На фото около десятка солдат выстроились в две шеренги. В задней шеренге стоял, будто витая в облаках, Хирамэ. Странное выражение — «стоять, витая в облаках», но Одзу, когда он смотрел на снимок, оно казалось самым подходящим.
Другие солдаты стояли, обняв друг друга за плечи, и улыбались. Приглядевшись, Одзу, судя по двум и трем звездочкам в петлицах, разобрал, что они были рядовыми первого и высшего класса. Лишь Хирамэ и еще один парень имели по одной звездочке рядового-первогодка.
Лицо Хирамэ показалось Одзу одутловатым, из чего тот предположил, что его друг еле волочил ноги.
Одзу слышал от людей, как в армии относятся к первогодкам. Как бы ни ловчил в своей военной части щуплый Хирамэ, одутловатое лицо лучше всего говорило о том, что служба измочалила его сильнее остальных.
«Со мной все в порядке, службу несу усердно, обо мне не беспокойся».
Одзу не мог поверить, что эти слова Хирамэ написал от чистого сердца. Скорее для того, чтобы письмо прошло военную цензуру.
«Пойми, на самом деле все не так!»
Казалось, Одзу слышит звучащий между строчками крик души. Это письмо Хирамэ опять написал авторучкой, которую подарила ему Айко.

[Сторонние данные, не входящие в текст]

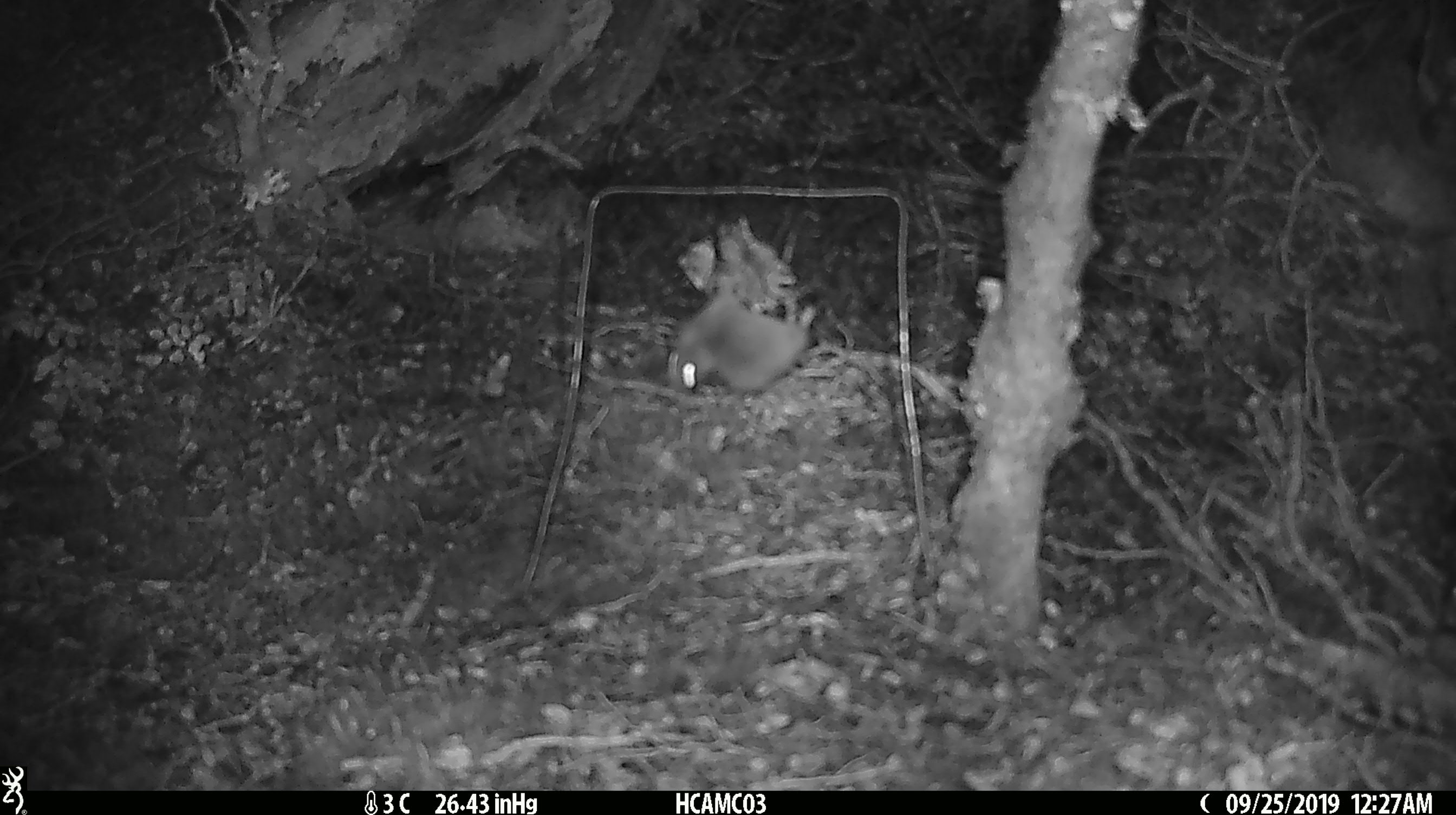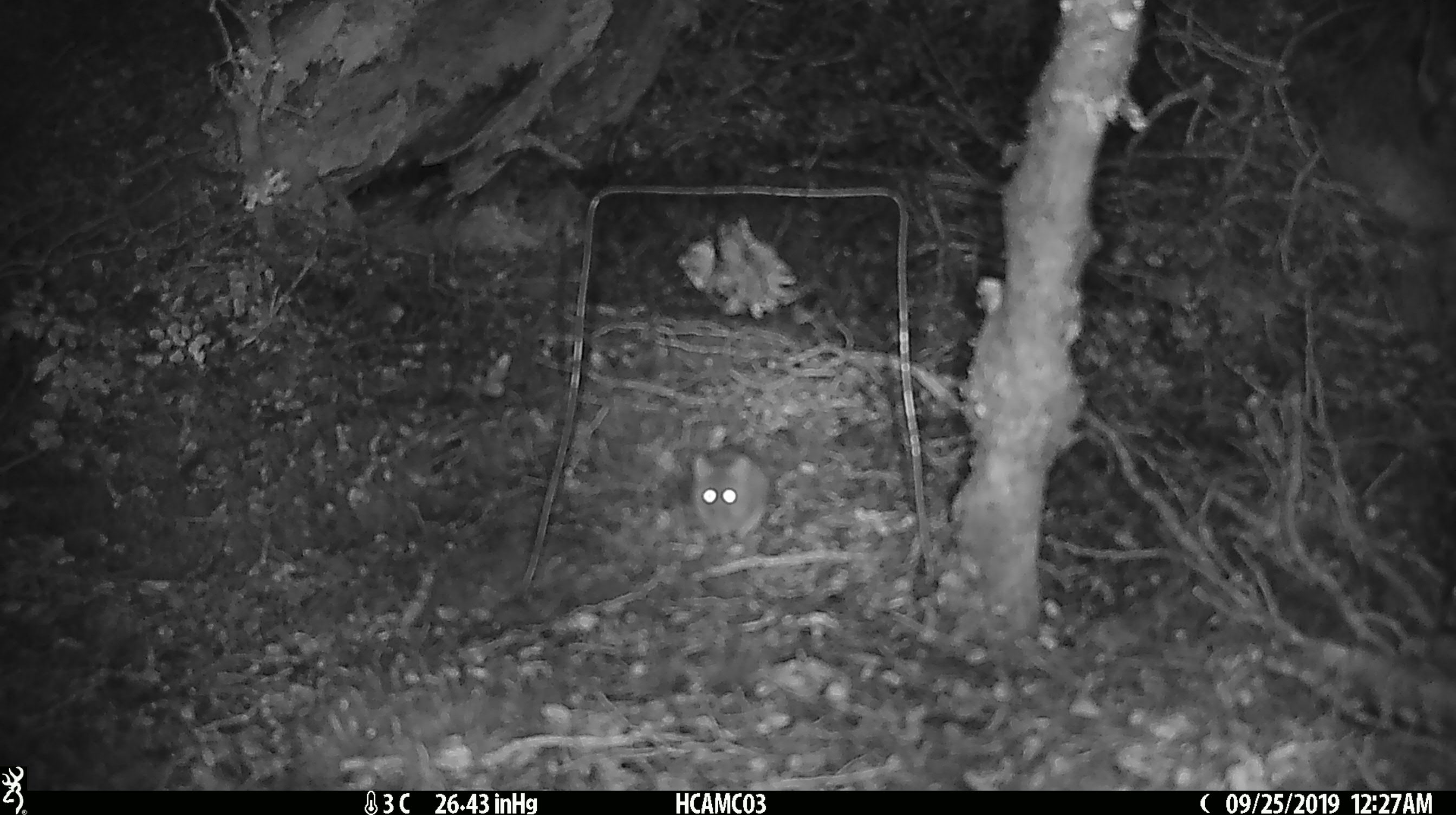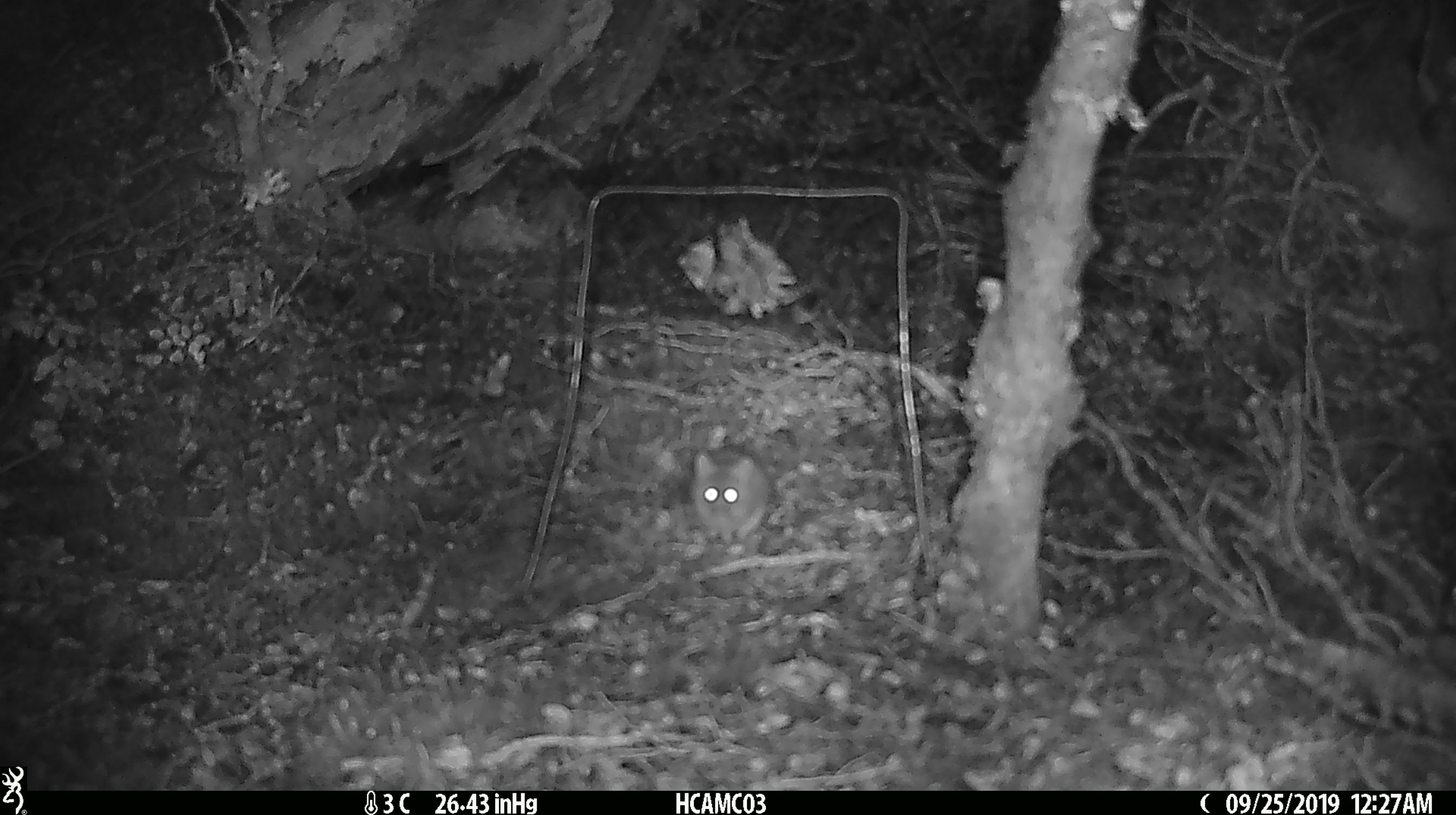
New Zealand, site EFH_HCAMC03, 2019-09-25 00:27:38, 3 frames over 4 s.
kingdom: Animalia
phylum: Chordata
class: Mammalia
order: Rodentia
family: Muridae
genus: Mus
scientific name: Mus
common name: mouse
Mouse (Mus).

Мир все больше увязал в войне, как в болоте. В Европе союзники высадились в Италии, дуче Муссолини был отстранен от власти, и страна капитулировала. В Японии тоже оптимизм пока держался исключительно благодаря сводкам, публиковавшимся военными властями, и сообщениям в газетах. Всем было ясно, что Америка перешла от обороны к наступлению.
После летних каникул в начале второго семестра произошло то, чего боялись Одзу и его однокашники. Отменили отсрочку от призыва для студентов гуманитарных колледжей и подготовительных отделений.